■ What is being asked
Copy the rows below word for word, beginning at the line that contains "Starting with furthest, ending" and stopping after the line that contains "Answer: the white". Include both of those lines and nothing else.

Source records:
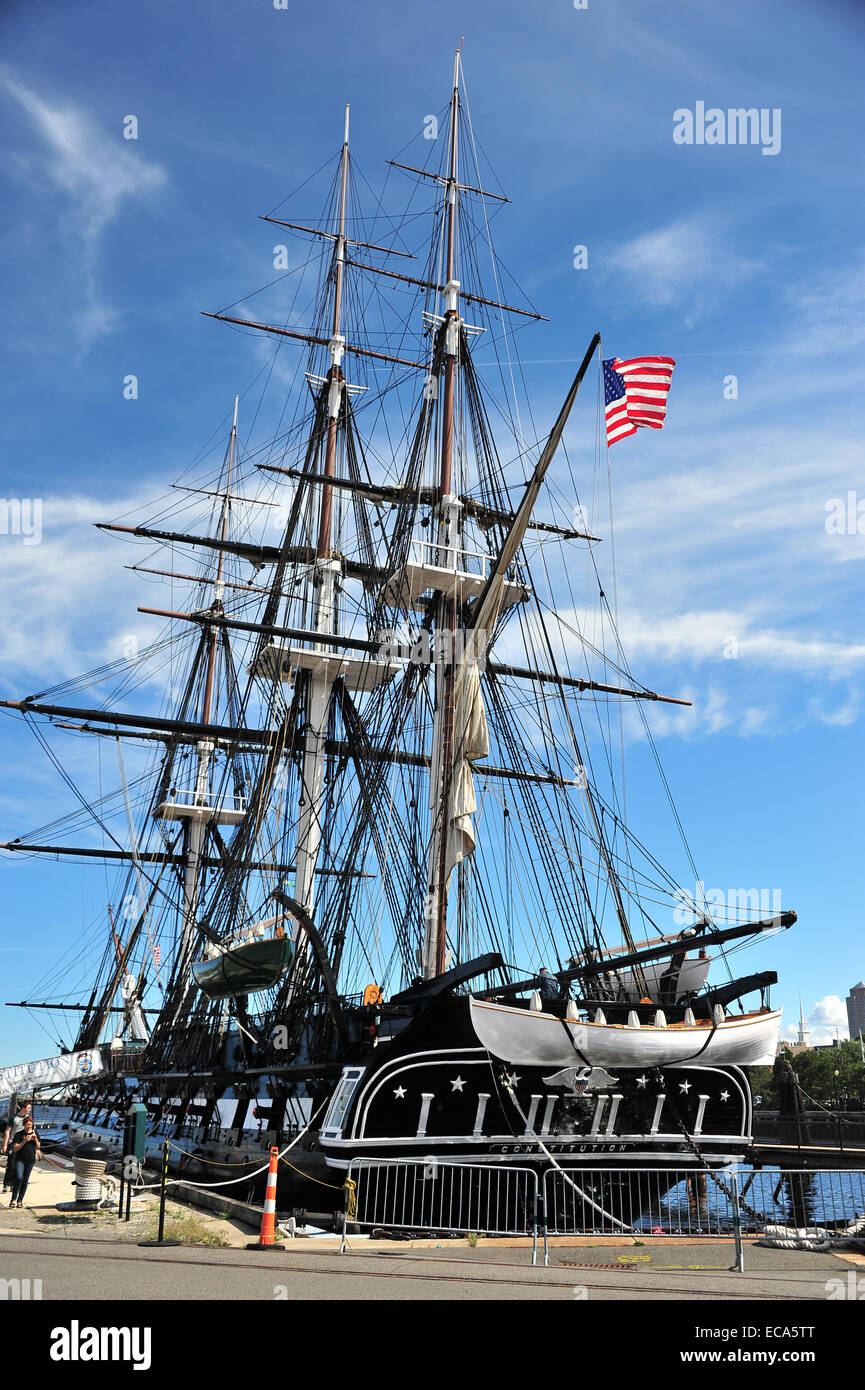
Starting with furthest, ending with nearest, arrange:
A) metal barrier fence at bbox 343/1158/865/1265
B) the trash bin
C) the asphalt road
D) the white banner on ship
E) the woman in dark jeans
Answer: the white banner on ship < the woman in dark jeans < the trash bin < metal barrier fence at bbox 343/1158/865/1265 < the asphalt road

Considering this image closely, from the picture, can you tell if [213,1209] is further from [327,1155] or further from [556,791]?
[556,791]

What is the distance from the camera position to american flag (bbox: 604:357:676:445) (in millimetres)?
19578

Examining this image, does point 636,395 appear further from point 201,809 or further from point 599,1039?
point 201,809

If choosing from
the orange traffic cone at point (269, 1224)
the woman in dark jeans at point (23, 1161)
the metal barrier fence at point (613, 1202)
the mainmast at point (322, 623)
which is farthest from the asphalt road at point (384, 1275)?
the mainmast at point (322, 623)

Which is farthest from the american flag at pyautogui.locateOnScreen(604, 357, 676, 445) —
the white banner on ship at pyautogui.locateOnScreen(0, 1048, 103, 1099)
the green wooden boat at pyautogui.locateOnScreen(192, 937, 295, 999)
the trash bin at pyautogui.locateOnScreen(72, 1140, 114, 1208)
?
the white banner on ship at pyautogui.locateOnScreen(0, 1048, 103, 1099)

==

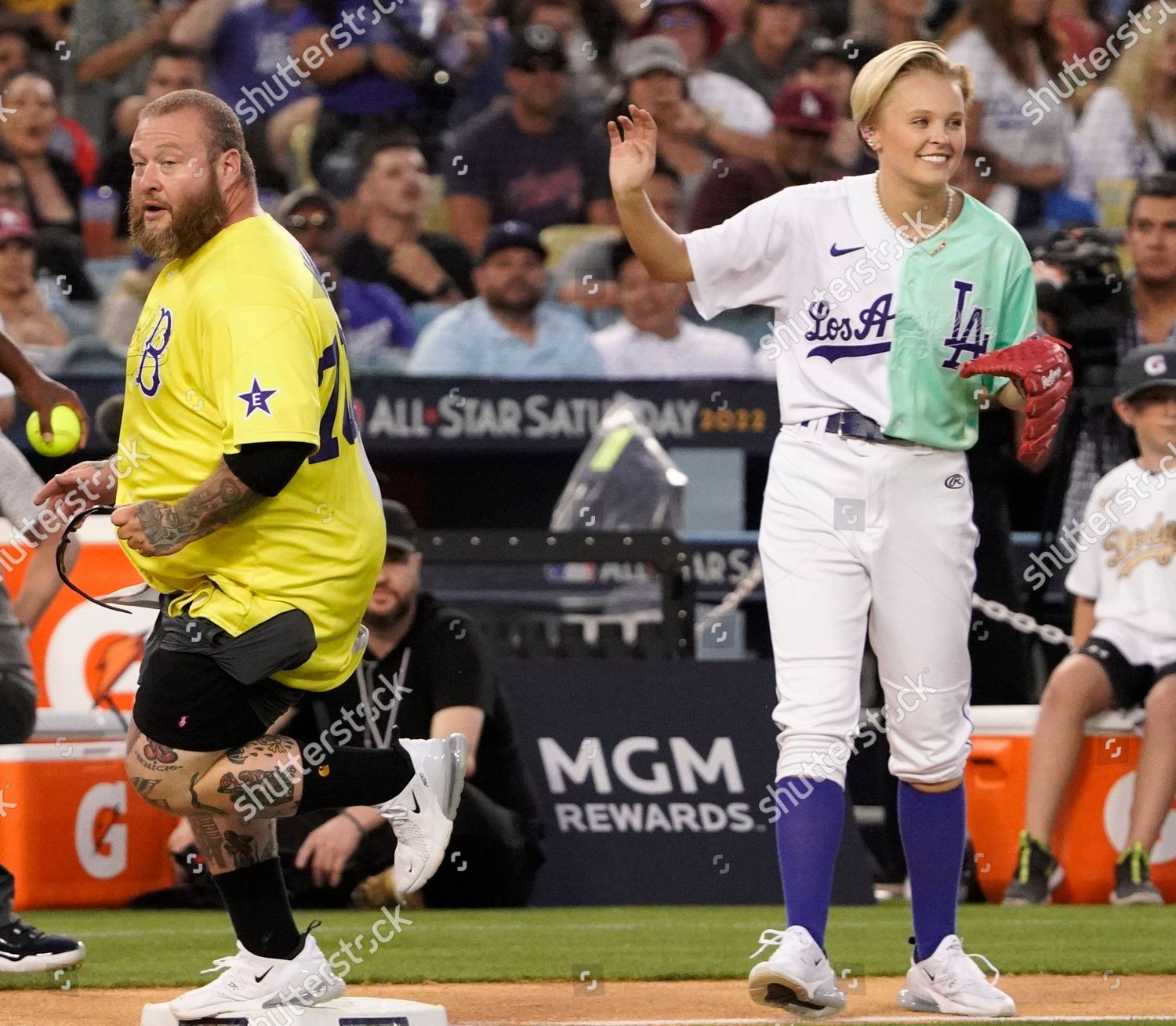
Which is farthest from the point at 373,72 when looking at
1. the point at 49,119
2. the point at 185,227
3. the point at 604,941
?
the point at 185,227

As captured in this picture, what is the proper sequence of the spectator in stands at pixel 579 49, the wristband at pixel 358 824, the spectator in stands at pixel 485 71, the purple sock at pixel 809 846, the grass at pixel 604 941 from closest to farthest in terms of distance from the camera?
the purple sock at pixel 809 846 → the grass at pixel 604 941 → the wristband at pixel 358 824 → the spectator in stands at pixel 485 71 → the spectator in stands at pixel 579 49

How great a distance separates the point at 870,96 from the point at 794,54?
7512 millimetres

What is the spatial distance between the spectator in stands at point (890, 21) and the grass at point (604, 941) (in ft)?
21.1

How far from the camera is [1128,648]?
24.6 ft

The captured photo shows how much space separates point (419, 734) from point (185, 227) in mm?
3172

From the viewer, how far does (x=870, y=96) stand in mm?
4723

■ Written response
Starting with furthest, ending with nearest, arrange:
A) metal barrier fence at bbox 343/1158/865/1265
B) the trash bin
C) the asphalt road
D) the white banner on ship
E) the woman in dark jeans
Answer: the white banner on ship < the woman in dark jeans < the trash bin < metal barrier fence at bbox 343/1158/865/1265 < the asphalt road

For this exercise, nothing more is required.